The US tour in March entailed at least seven flights a week and engaging with a 300-member audience every second day. He slept little, rehearsed at odd hours, ate unpalatable food, waited for visas to come all the time, drove for 26 hours from one state to another to beat visa delays and dealt with post-performance depression. “I was drinking a lot at night to de-stress. My health went for a toss. I am still not fully recovered,” says Kuhad, who is now working out every day to prep for the next whirligig of highs and lows, the rollicking drama of a life on the road that he now sorely misses. “Man, that was the real thing!”
But the stakes are higher this time, with better sponsorship, bigger sets and superior stage production. And, a greater push to grow internationally. “What I have noticed a lot in my international shows is that 45 per cent of the audience is still expats. It means I am not growing regionally in that market,” says Kuhad—70 per cent of his repertoire is in English. “We need to get more local people. That is what I am trying to figure out. If I am playing in Chicago, I want people from Chicago to be coming there, not just people from Delhi living in Chicago. Because then I do not have a permanent audience there.” He is also not happy with music suggestion algorithms on streaming platforms like Spotify and YouTube Music, where he is paired with other musicians as per ethnicity and listener base. “If you listen to Arijit Singh, you will get me as a music suggestion which I think is less accurate than, say, if you are listening to (American singer-songwriter) John Mayer. My music is relatively more similar to his,” he says.

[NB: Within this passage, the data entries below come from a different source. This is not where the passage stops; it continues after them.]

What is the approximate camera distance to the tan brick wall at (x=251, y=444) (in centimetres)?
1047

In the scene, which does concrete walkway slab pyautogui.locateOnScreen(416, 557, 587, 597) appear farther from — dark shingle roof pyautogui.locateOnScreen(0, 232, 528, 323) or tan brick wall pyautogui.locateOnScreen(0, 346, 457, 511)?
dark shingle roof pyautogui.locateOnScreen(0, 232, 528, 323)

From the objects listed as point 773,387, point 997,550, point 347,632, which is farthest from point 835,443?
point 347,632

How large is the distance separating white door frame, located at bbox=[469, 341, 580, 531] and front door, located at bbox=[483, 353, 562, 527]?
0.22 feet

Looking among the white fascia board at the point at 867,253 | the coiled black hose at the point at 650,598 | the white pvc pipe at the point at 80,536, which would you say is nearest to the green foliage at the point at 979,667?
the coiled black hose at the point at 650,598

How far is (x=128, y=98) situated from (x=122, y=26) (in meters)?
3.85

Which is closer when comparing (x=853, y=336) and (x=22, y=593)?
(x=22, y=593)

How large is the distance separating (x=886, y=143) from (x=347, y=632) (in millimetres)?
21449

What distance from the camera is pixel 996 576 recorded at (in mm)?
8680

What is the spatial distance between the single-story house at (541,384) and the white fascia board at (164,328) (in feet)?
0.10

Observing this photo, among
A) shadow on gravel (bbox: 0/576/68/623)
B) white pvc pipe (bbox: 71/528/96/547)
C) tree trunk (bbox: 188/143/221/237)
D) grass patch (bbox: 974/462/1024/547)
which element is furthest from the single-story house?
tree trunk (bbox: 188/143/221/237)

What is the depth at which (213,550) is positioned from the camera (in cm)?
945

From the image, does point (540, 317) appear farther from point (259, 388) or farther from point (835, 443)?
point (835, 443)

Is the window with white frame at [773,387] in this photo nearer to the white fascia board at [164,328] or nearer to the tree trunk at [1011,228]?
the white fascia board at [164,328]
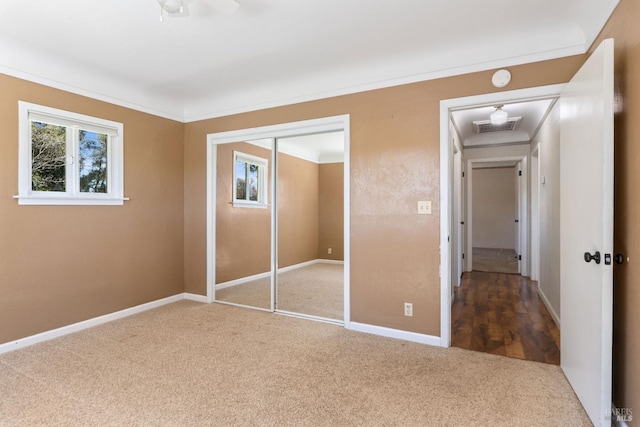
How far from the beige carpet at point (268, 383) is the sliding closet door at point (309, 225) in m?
0.88

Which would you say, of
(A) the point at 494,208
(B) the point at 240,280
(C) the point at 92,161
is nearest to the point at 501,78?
(B) the point at 240,280

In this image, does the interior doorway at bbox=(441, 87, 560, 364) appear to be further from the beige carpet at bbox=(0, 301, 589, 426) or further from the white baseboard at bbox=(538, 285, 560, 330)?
the beige carpet at bbox=(0, 301, 589, 426)

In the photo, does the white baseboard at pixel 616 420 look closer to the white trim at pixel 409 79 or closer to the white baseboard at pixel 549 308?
the white baseboard at pixel 549 308

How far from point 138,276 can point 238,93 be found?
243cm

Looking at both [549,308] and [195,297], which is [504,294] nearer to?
[549,308]

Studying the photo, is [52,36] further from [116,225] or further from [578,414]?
[578,414]

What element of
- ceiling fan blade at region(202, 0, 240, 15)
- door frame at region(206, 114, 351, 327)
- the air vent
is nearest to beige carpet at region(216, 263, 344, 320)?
door frame at region(206, 114, 351, 327)

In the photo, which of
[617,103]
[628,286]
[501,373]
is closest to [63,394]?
[501,373]

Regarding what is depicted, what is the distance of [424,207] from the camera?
2.88 metres

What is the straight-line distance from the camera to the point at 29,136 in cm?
282

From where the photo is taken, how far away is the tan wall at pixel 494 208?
9336 millimetres

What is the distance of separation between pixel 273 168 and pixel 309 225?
2.79 ft

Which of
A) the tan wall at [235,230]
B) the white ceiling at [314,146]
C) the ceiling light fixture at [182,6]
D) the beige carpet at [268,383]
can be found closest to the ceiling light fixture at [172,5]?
the ceiling light fixture at [182,6]

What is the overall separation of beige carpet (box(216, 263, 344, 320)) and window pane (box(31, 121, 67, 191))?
7.14 feet
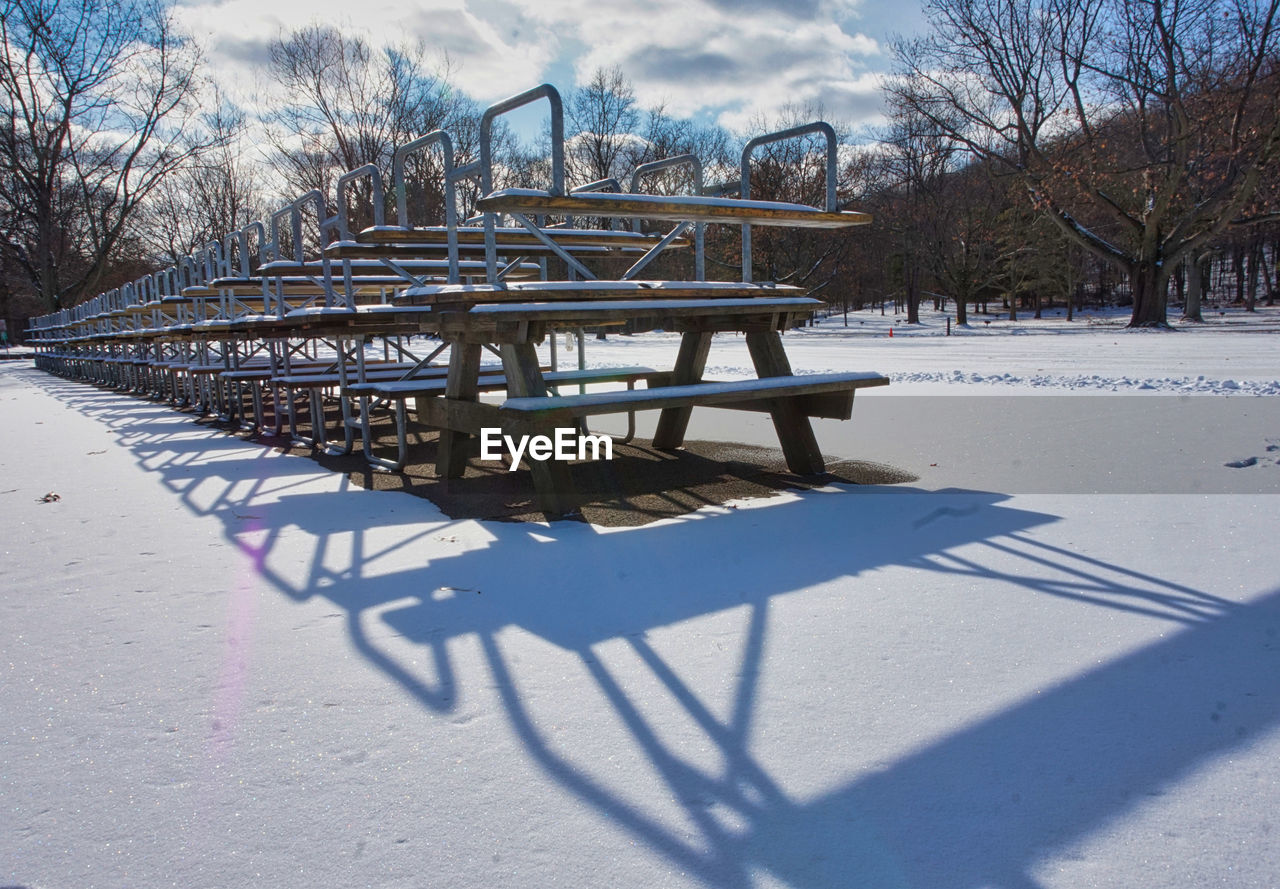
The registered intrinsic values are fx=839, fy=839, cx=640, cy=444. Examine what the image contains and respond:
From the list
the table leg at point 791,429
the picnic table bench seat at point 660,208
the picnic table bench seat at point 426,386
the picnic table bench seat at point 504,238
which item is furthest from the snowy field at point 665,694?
the picnic table bench seat at point 504,238

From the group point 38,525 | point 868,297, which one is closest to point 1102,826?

Kuhad’s In Tokens and Charms snagged an MTV Europe Music Award and indie album of the year from iTunes. In 2016, he was one of NPR Music’s 100 artists to watch at SXSW. A more cosmopolitan aesthetic is also visible in his increasingly sophisticated album art and videos.
Before he takes off on tour, where he will have set lists drawn from songs produced since 2013, his fans would do well to know that Kuhad does not like to entertain songs on request or do something impromptu on stage. “I am a very rehearsed person in general. When it comes to improv, I am really bad at it,” he says with a sheepish grin. But with him, listeners generally tend to not have a single favourite; he has covered the entire emotional thermograph of relationships.